[Brief]
All of the data must be printed exactly; please include every line.

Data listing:
★ ★ ★

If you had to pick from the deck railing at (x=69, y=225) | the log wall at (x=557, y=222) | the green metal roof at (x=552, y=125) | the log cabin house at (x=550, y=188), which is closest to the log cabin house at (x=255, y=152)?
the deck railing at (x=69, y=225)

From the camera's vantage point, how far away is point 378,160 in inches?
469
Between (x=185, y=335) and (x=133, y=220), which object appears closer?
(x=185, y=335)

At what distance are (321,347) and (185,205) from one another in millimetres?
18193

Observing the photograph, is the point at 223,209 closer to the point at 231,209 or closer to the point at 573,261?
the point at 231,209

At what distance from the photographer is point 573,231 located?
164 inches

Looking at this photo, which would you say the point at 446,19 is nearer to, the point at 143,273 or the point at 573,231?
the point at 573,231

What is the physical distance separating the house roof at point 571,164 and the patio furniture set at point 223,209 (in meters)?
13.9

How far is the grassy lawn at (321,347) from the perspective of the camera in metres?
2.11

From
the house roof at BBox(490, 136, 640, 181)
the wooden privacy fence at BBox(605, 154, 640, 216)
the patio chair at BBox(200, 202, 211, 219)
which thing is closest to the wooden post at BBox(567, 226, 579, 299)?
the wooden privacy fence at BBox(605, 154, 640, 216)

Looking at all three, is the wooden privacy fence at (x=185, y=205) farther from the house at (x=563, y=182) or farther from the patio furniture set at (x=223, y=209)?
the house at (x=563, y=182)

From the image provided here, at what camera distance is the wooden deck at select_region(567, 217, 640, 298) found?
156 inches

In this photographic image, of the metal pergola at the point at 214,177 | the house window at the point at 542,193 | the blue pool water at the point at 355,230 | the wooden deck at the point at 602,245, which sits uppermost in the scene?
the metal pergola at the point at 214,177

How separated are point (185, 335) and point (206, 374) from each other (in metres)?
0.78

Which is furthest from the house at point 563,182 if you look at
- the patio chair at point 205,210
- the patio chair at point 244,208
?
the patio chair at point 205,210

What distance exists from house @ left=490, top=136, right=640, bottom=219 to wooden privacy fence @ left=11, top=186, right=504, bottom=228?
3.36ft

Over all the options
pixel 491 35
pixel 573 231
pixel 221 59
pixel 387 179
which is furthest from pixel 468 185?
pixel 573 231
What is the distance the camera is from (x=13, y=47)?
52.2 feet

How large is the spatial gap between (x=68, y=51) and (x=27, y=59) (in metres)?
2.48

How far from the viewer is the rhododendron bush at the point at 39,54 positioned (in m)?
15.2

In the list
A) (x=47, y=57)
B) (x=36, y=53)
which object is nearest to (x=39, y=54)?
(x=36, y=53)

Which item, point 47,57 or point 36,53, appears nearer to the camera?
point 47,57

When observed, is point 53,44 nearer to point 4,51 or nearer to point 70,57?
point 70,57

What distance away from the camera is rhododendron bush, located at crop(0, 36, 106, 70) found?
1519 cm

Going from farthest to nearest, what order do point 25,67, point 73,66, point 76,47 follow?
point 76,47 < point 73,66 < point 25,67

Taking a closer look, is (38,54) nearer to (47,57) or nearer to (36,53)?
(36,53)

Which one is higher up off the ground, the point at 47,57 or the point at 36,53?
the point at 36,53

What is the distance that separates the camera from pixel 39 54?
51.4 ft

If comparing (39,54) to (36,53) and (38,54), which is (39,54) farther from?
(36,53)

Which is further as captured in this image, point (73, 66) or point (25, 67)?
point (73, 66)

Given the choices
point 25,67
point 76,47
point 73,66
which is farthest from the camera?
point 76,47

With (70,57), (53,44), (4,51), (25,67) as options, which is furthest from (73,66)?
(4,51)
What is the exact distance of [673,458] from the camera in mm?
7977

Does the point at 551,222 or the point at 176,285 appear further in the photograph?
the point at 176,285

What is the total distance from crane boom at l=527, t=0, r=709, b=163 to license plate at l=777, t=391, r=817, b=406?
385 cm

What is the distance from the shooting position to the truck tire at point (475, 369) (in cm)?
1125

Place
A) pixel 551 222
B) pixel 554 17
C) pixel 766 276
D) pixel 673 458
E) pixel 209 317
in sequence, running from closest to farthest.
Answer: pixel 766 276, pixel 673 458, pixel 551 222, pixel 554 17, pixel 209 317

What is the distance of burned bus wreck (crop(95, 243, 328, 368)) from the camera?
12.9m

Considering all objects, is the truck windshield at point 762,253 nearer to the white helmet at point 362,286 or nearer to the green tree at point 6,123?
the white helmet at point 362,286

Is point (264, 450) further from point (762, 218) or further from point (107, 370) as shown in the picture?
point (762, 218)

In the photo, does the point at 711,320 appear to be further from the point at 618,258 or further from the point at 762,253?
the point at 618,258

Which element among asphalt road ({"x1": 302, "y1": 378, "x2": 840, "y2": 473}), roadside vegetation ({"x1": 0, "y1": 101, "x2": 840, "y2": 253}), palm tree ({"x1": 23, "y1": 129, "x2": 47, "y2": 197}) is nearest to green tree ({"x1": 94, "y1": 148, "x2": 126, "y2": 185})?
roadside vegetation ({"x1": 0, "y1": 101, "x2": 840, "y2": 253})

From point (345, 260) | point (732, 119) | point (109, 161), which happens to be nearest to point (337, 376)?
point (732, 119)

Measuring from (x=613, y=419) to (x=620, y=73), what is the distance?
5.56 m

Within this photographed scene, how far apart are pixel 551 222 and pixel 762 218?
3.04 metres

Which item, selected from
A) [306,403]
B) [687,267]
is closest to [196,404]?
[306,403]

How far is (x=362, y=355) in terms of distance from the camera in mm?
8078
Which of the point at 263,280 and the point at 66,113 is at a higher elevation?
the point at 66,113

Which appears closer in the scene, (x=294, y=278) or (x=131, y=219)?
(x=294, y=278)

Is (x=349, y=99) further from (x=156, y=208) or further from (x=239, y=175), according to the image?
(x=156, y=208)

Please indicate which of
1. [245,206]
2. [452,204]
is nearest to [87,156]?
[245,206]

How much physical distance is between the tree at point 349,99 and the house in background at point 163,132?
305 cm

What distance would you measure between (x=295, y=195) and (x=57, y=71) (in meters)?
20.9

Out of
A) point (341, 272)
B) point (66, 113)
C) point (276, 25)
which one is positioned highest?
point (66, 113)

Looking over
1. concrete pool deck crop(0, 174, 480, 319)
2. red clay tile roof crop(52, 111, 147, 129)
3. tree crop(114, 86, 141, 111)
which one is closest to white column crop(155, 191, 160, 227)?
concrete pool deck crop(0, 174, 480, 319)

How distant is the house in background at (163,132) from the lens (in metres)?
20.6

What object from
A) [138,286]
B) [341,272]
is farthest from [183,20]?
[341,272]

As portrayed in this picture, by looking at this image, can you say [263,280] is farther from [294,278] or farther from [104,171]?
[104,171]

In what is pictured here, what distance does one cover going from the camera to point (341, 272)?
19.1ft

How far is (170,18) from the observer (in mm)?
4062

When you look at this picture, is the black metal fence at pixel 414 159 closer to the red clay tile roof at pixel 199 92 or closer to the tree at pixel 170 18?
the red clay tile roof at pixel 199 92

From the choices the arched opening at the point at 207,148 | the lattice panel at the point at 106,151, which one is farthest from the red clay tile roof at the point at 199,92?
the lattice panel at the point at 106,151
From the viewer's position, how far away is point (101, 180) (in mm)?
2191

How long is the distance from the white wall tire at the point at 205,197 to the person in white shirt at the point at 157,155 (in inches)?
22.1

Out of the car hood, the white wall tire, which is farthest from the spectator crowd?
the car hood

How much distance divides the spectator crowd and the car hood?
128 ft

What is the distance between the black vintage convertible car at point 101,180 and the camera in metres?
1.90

★ ★ ★

[Task answer]
If you had to pick from the deck railing at (x=69, y=225) | the log wall at (x=557, y=222) | the green metal roof at (x=552, y=125) | the log cabin house at (x=550, y=188), which is closest to the log cabin house at (x=255, y=152)?
the deck railing at (x=69, y=225)

From the camera's vantage point, how far away is point 378,160 in inches?
469
Between (x=185, y=335) and (x=133, y=220), which object appears closer?
(x=185, y=335)

At what distance are (321,347) and (185,205) from one another in millimetres?
18193

Observing the photograph, is the point at 223,209 closer to the point at 231,209 or closer to the point at 573,261?
the point at 231,209

At what distance from the photographer is point 573,231 located?
164 inches

Looking at this photo, which would you say the point at 446,19 is nearer to, the point at 143,273 or the point at 573,231?
the point at 573,231

What is the physical distance separating the house roof at point 571,164 and the patio furniture set at point 223,209 (in meters)?
13.9

How far is the grassy lawn at (321,347) from the perspective of the camera in metres?
2.11

From
the house roof at BBox(490, 136, 640, 181)
the wooden privacy fence at BBox(605, 154, 640, 216)
the patio chair at BBox(200, 202, 211, 219)
which thing is closest to the wooden post at BBox(567, 226, 579, 299)?
the wooden privacy fence at BBox(605, 154, 640, 216)

Looking at all three, is the wooden privacy fence at (x=185, y=205) farther from the house at (x=563, y=182) or farther from the patio furniture set at (x=223, y=209)?
the house at (x=563, y=182)

From the image provided here, at what camera distance is the wooden deck at select_region(567, 217, 640, 298) found?
156 inches

In this photographic image, of the metal pergola at the point at 214,177 | the house window at the point at 542,193 | the blue pool water at the point at 355,230 | the wooden deck at the point at 602,245, which sits uppermost in the scene?
the metal pergola at the point at 214,177

How separated are point (185, 335) and point (206, 374) from each other (in metres)?
0.78

Which is furthest from the house at point 563,182 if you look at
- the patio chair at point 205,210
- the patio chair at point 244,208
?
the patio chair at point 205,210

What distance exists from house @ left=490, top=136, right=640, bottom=219 to wooden privacy fence @ left=11, top=186, right=504, bottom=228?
3.36ft

Over all the options
pixel 491 35
pixel 573 231
pixel 221 59
pixel 387 179
which is furthest from pixel 468 185?
pixel 573 231
What is the distance the camera is from (x=13, y=47)?
52.2 feet

How large is the spatial gap between (x=68, y=51) and (x=27, y=59) (in metres)?
2.48

How far from the viewer is the rhododendron bush at the point at 39,54 positioned (in m)?
15.2

In the list
A) (x=47, y=57)
B) (x=36, y=53)
which object is nearest to (x=39, y=54)?
(x=36, y=53)

Which item, point 47,57 or point 36,53, appears nearer to the camera?
point 47,57

When observed, is point 53,44 nearer to point 4,51 or nearer to point 70,57?
point 70,57

What distance away from the camera is rhododendron bush, located at crop(0, 36, 106, 70) found?
1519 cm

Going from farthest to nearest, what order do point 25,67, point 73,66, point 76,47 follow?
point 76,47 < point 73,66 < point 25,67

Taking a closer look, is (38,54) nearer to (47,57) or nearer to (36,53)?
(36,53)

Which one is higher up off the ground, the point at 47,57 or the point at 36,53?
the point at 36,53

What is the distance that separates the camera from pixel 39 54?
51.4 ft

If comparing (39,54) to (36,53) and (38,54), which is (39,54) farther from?
(36,53)

Which is further as captured in this image, point (73, 66) or point (25, 67)?
point (73, 66)

Given the choices
point 25,67
point 76,47
point 73,66
which is farthest from the camera?
point 76,47

With (70,57), (53,44), (4,51), (25,67) as options, which is furthest from (73,66)?
(4,51)
What is the exact distance of [673,458] from the camera in mm?
7977

Does the point at 551,222 or the point at 176,285 appear further in the photograph?
the point at 176,285

What is the total distance from crane boom at l=527, t=0, r=709, b=163 to license plate at l=777, t=391, r=817, b=406?
385 cm

What is the distance from the shooting position to the truck tire at point (475, 369) (in cm)?
1125

Place
A) pixel 551 222
B) pixel 554 17
C) pixel 766 276
D) pixel 673 458
E) pixel 209 317
in sequence, running from closest to farthest.
Answer: pixel 766 276, pixel 673 458, pixel 551 222, pixel 554 17, pixel 209 317

What is the distance of burned bus wreck (crop(95, 243, 328, 368)) from the camera?
12.9m

Considering all objects, is the truck windshield at point 762,253 nearer to the white helmet at point 362,286 or nearer to the green tree at point 6,123?
the white helmet at point 362,286

Is point (264, 450) further from point (762, 218) or further from point (107, 370) as shown in the picture?
point (762, 218)

In the photo, does the point at 711,320 appear to be further from the point at 618,258 or further from the point at 762,253?
the point at 618,258

Which element among asphalt road ({"x1": 302, "y1": 378, "x2": 840, "y2": 473}), roadside vegetation ({"x1": 0, "y1": 101, "x2": 840, "y2": 253}), palm tree ({"x1": 23, "y1": 129, "x2": 47, "y2": 197}) is nearest to green tree ({"x1": 94, "y1": 148, "x2": 126, "y2": 185})?
roadside vegetation ({"x1": 0, "y1": 101, "x2": 840, "y2": 253})

From point (345, 260) | point (732, 119) | point (109, 161), which happens to be nearest to point (337, 376)?
point (732, 119)

Measuring from (x=613, y=419) to (x=620, y=73), what is the distance?
5.56 m

Within this photographed scene, how far apart are pixel 551 222 and pixel 762 218?
3.04 metres

Which item, selected from
A) [306,403]
B) [687,267]
is closest to [196,404]?
[306,403]

How far is (x=362, y=355) in terms of distance from the camera in mm?
8078
Which of the point at 263,280 and the point at 66,113 is at a higher elevation?
the point at 66,113

Which appears closer in the scene, (x=294, y=278) or (x=131, y=219)?
(x=294, y=278)

Is (x=349, y=99) further from (x=156, y=208) or further from (x=239, y=175), according to the image?
(x=156, y=208)

Please indicate which of
1. [245,206]
2. [452,204]
is nearest to [87,156]?
[245,206]

How much physical distance is between the tree at point 349,99 and the house in background at point 163,132?
305 cm

What distance would you measure between (x=295, y=195) and (x=57, y=71) (in meters)?
20.9

Out of
A) point (341, 272)
B) point (66, 113)
C) point (276, 25)
which one is positioned highest?
point (66, 113)

Looking over
1. concrete pool deck crop(0, 174, 480, 319)
2. red clay tile roof crop(52, 111, 147, 129)
3. tree crop(114, 86, 141, 111)
which one is closest to white column crop(155, 191, 160, 227)?
concrete pool deck crop(0, 174, 480, 319)

How distant is the house in background at (163,132) from the lens (in metres)?
20.6

What object from
A) [138,286]
B) [341,272]
is farthest from [183,20]?
[341,272]

As portrayed in this picture, by looking at this image, can you say [263,280] is farther from [294,278] or farther from [104,171]?
[104,171]

In what is pictured here, what distance does one cover going from the camera to point (341, 272)?
19.1ft

How far is (170,18) from the observer (in mm)?
4062

When you look at this picture, is the black metal fence at pixel 414 159 closer to the red clay tile roof at pixel 199 92 or closer to the tree at pixel 170 18?
the red clay tile roof at pixel 199 92

From the choices the arched opening at the point at 207,148 | the lattice panel at the point at 106,151, which one is farthest from the red clay tile roof at the point at 199,92?
the lattice panel at the point at 106,151
From the viewer's position, how far away is point (101, 180) (in mm)?
2191

How long is the distance from the white wall tire at the point at 205,197 to the person in white shirt at the point at 157,155 (in inches)?
22.1

Out of the car hood, the white wall tire, which is farthest from the spectator crowd?
the car hood

How much distance divides the spectator crowd and the car hood?
128 ft

What is the distance between the black vintage convertible car at point 101,180 and the camera in metres?
1.90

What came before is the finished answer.